I began thinking that the text was all, because that was the critical approach I was taught in school. But there was a sea-change, when critics began commenting on authorial intention. (As if they knew! But white male critics: of course they know everything, especially what's in women's minds) I broke away from critical theory right about the time of another sea change, evaluating everything in terms of Marxist thought. It just seemed irrelevant to anything actual human beings thought. I mean, supposedly Marxist governments couldn't even get Marxism right.
So . . . I went back to considering the text as lone work of art, and yet I still wanted to know the thoughts of the artist behind the art.
Now I tend to think that art is in dialogue with other art, and what the artists say is a part of that dialogue.
I agree about arts being a dialogue and that the person with their life is one part of the puzzle.
But eventually I might change my mind - after all, I am just a casual reader, not a professional.
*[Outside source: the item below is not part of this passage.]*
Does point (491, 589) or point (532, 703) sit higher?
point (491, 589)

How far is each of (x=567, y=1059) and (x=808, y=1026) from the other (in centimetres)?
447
... not that I believe professionals are always to be trusted more than the general public, sometimes the professionals (like literature critics) can be the ones wearing blinders
Wow, good questions! I think literary history must, in some ways, be a history of both work and writer because the views, personality, place in society, capacity for critical thinking and empathy--the list is so long!--of the writer always informs, to lesser or greater extent, the style and content of the work.
And the modern criticism and study must also be taken in context of the critic's views and agenda in studying the authors and texts. What one generation can't even see, another may decry as the worst possible treatment of a person, class, gender, environmental question...
I agree about the things being different from point of view of different generations.
The profession of a Soviet writer can be very tricky - how much to judge? Especially in 1950s it was time, when very few were able to keep their heads high (and even those wrote the mandatory odes to Stalin)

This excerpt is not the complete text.